In one of at least seven current lawsuits involving the Affordable Care Act, a coalition of 12 businesses and individuals has filed suit against the Department of the Treasury seeking to halt implementation of ACA tax penalties in states that haven't set up health insurance exchanges. The IRS issued new tax rules in 2012 in anticipation of the health care law, and the coalition claims some of the rules directly contradict Congress's intent.

When the ACA goes into effect next year, employers will be required to pay excise tax penalties if they do not provide minimal health insurance coverage for full time employees. In such cases, the employee could be given a tax credit in order to purchase the insurance through a state-run insurance exchange authorized by the law.

So far, however, 33 states have either refused to implement the insurance exchanges or have been unable to get them ready in time for open enrollment, which is to take place on Oct. 1. In those states, the federal government will have to set up the exchanges, which still may not be ready in time.

In states with no insurance exchanges, the plaintiffs argue, the IRS should not be able to implement either the tax penalties or the corresponding credits because the law does not explicitly authorize the IRS to do so. Furthermore, the lawsuit claims, the tax credits and penalties contradict Congress’s intent when passing the law. The concept of the ACA as a tax scheme was brought up for the first time in National Federation of Independent Business v. Sebelius, the U.S. Supreme Court case that upheld the constitutionality of the law last June.

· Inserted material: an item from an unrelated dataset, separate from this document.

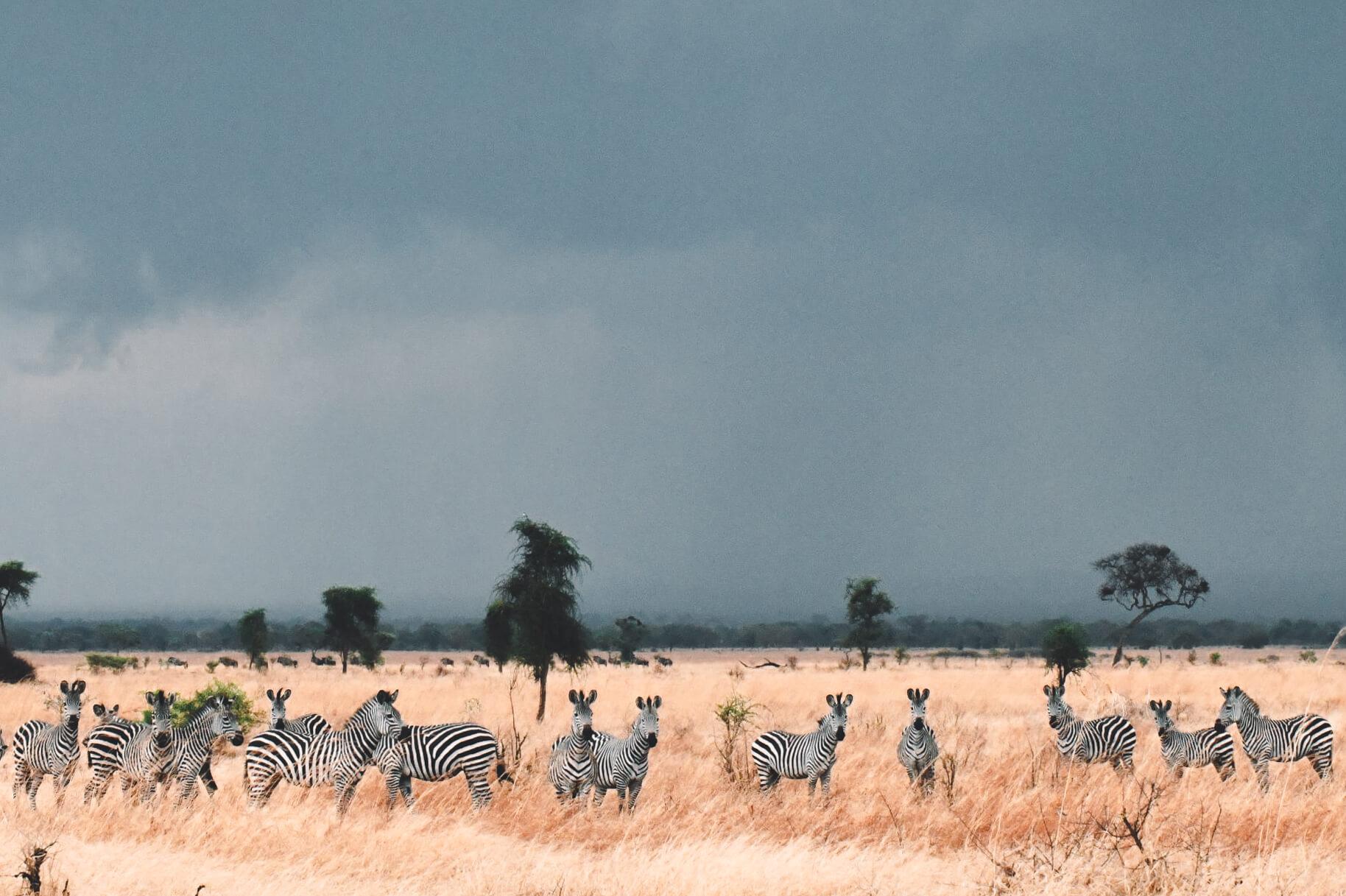 tanzanie safari mikumi zèbre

"The IRS rule we are challenging is at war with the act's plain language and completely rewrites the deal that Congress made with the states on running these insurance exchanges," says a lawyer representing the coalition.

A spokesperson for the Treasury Department responded that the agency is “confident that providing tax credits to individuals in every state is supported by the statute and our authority to interpret it."

The case is currently before a federal district court, as are at least six other cases brought against the law in other courts, and will likely have little nationwide impact on the trial level. More important will be rulings announced on appeal, particularly if any of the cases makes its way to the Supreme Court.